Kicking Around With Gary Imlach
Broadcaster Gary Imlach recently won the William Hill Sports Book of the Year for his account of his father’s footballing career in the 1950s - My Father and other Working-Class Football Heroes.
Imlach recounts a period when footballers had to have another trade, such as being a mechanic or plumber, in order to make ends meet. His father, Stewart, was a fleet-footed winger for Nottingham Forest in the 1959 FA Cup final and also represented Scotland four times in the 1958 World Cup – even though he was never awarded a cap as the appearances were not against ‘Home Nation’ countries.
A supposedly golden era is described in personal detail as Imlach recounts his father’s rise and decline.
What prompted you to write the book?
"The realisation after my dad died that I knew scandalously little about his football life beyond the highlights of an FA Cup Final and a World Cup. I think growing up with those peaks of achievement as part of the family history handed down to me and my brothers lulled me into thinking that I knew far more than I did. And our conversations, like many I suppose between father and son, never got beyond the week's football results and the state of his golf game."
After years as a broadcaster, was writing a book difficult?
"It was difficult, but not because of the years I've spent in television. In some ways the process was liberating. Television takes so many people and such a lot of setting up just to do badly - there's so much to sort out before you ever get to the question of whether it's any good or not - that it was a relief only to have myself to worry about."
How did you go about researching the book?
"First I camped out at the British Newspaper Library in London and read through the contemporary reports of my father's career. It was a strangely gripping process that I lived almost in real time, rooting for him furiously through games and seasons whose outcome I already knew perfectly well. Then I went round the country visiting as many of his old friends and teammates as I could find, having the conversations with them that I never had with him."
What strikes you as the major difference between today's footballers and the players of the 1950s?

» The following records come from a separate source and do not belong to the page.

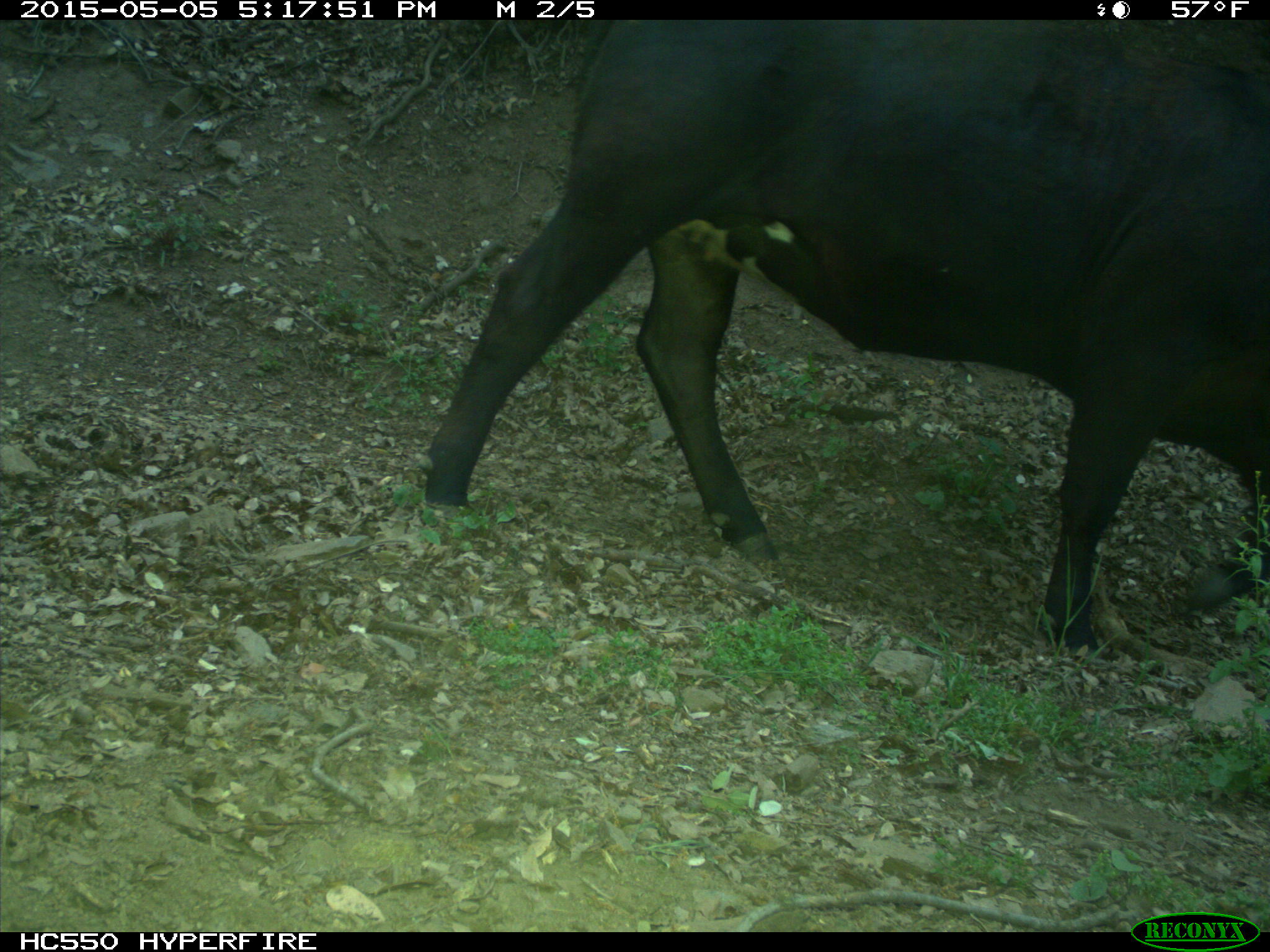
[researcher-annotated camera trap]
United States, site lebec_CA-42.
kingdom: Animalia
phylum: Chordata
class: Mammalia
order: Artiodactyla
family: Bovidae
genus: Bos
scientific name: Bos taurus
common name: domestic cow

"The disparity in what they earn, obviously, and the loss of the rootedness in the community that players had then. Players were serfs under the old retain-and-transfer system and no one would wish the old days back, but one consequence was a greater bond between the men who played the game and those who watched it; they were essentially the same people living together in the same communities. If footballers were venerated then it was from close range."
What other biographical books about sports figures have your enjoyed, and why?
"I'm actually not a great reader of sports books, and the ones that stand out are about groups rather than individuals: Hunter Davies's 1971 football classic The Glory Game, an account of a season with Tottenham Hotspur which no writer now could hope to rival because he'd never be granted the access; H.G Bissinger's Friday Night Lights, which goes even deeper into high school football in Texas than Davies did into professional soccer. I didn't go to see the film because I couldn't imagine how drama could improve on the documentary brilliance of the source material; and Tim Parks’ A Season with Verona, an outsider’s journey with a group who are themselves Italian football’s ultimate outsiders, the pariah fans of his adopted Italian hometown team."
How much notice do you take of sport's peripheral figures? The players that make up the team but aren't really in the spotlight.
"Well, they're often the key to understanding the game aren't they? Or at least they give you some humanity to grasp onto, below the level of the marquee names who've already crossed over into the mainstream marketing stratosphere. Long-snappers in the NFL fascinate me. Even in a game built on specialisation these are men who've carved out the smallest of niches and can safely occupy them for years after their more high profile teammates have retired or limped out of the game on reconstructed knee ligaments."
Which sports figures get written about too much and who doesn't get written about enough?
"I think there's probably a richer seam of material among sport's supporting cast than is currently being taken advantage of. He's a friend, so I should declare an interest, but Matt Rendell's account of the centenary Tour de France, A Significant Other, is a brilliant example of what can be done. The book tells the well known story of Lance Armstrong's fifth consecutive Tour win - but as experienced by one of his lieutenants, the Colombian rider Victor Hugo Peña. In the process it recasts the whole of cycling history as a saga of self-sacrifice and cooperation between rivals instead of the one-dimensional tales of individual heroics we're often fed."
Are you planning write another book after the success of this one?
"I'm tempted to pack it in immediately so as not to spoil my record. I don't know is the short answer; I've got a couple of ideas, but I'm wary of launching off into another book project simply because I can, rather than because I'm driven to."
A beautifully written and moving account of the author’s search for the man his father was, and the life he led as a well-known footballer.